I'm 83kg, 5"6-7, 17, BF% - 17-18... take a look at the results, and tell me what you think:


----------



## JoePro (Aug 26, 2009)

JoePro said:


> Alright, I just used this Cunningham Equation, and it's saying my daily needs are like 6000 cals on my training days.

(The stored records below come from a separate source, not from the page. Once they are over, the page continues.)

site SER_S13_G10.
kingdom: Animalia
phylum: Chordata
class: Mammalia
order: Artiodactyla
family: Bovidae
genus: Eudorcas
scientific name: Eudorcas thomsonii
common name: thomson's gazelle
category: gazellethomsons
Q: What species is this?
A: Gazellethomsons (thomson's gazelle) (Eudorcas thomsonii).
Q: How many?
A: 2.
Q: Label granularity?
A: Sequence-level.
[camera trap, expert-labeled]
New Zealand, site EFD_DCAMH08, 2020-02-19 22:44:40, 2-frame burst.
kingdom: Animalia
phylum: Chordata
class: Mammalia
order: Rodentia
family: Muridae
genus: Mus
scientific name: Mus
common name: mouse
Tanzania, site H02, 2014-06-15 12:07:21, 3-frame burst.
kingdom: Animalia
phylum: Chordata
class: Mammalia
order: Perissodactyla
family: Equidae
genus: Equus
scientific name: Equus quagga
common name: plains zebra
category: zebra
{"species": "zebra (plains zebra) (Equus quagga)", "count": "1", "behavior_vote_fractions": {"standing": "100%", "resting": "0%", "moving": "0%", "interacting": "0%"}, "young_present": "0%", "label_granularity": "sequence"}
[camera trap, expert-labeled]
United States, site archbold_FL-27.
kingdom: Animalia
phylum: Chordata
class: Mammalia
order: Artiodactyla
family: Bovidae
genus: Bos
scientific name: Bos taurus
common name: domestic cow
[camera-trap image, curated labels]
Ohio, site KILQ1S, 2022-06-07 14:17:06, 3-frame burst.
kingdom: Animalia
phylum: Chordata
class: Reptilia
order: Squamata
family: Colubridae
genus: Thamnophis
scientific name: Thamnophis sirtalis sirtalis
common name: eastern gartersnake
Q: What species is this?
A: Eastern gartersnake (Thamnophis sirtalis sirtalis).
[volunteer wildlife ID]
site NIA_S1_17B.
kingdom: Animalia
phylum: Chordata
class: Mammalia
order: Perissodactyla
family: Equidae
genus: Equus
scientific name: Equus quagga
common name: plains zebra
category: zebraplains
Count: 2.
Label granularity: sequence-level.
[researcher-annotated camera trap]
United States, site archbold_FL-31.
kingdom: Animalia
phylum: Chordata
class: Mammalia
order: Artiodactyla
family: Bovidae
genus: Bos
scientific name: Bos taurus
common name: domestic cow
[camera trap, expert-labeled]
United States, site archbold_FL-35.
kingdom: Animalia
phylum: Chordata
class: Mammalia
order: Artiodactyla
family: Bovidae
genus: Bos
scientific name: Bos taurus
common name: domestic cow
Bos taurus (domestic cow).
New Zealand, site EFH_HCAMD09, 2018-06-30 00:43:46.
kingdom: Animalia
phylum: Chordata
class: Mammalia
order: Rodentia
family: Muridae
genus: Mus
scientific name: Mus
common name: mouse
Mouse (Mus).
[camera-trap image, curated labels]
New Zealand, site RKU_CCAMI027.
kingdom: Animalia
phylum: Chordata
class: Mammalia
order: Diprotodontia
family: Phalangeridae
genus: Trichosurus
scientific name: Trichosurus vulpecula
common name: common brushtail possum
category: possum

I don't think this is close to correct AT ALL.
> 
> I'm 83kg, 5"6-7, 17, BF% - 17-18... take a look at the results, and tell me what you think:


 At the mo I'm currently on 3500 cals, which I think is right for a bulk..


----------



## JoePro (Aug 26, 2009)

bump


----------



## xpower (Jul 28, 2009)

Sounds excessive TBH(how fast is your metabolism)


----------



## JoePro (Aug 26, 2009)

xpower said:


> Sounds excessive TBH(how fast is your metabolism)


Not sure! Not that fast, I know that much!


----------



## xpower (Jul 28, 2009)

Are you gaining well o around 3,500?

If so then no need for 6,000 lol


----------



## 2004mark (Oct 26, 2013)

In the 'Thermic Effect of Food' box you have put 1.5... looks like it should be 0.15


----------



## JoePro (Aug 26, 2009)

2004mark said:


> In the 'Thermic Effect of Food' box you have put 1.5... looks like it should be 0.15


LOL Good spotting.


----------



## JoePro (Aug 26, 2009)

xpower said:


> Are you gaining well o around 3,500?
> 
> If so then no need for 6,000 lol


I'm not sure yet, well. I went from 78kg - 80 in one week of bulking (I was on a cut for ages so it was glycogen/water) now I'm 83 after about 2-4 weeks bulking properly.


----------



## JoePro (Aug 26, 2009)

All good fellas! 3566 it's saying now! But I wouldn't use that as my resting rate really.


----------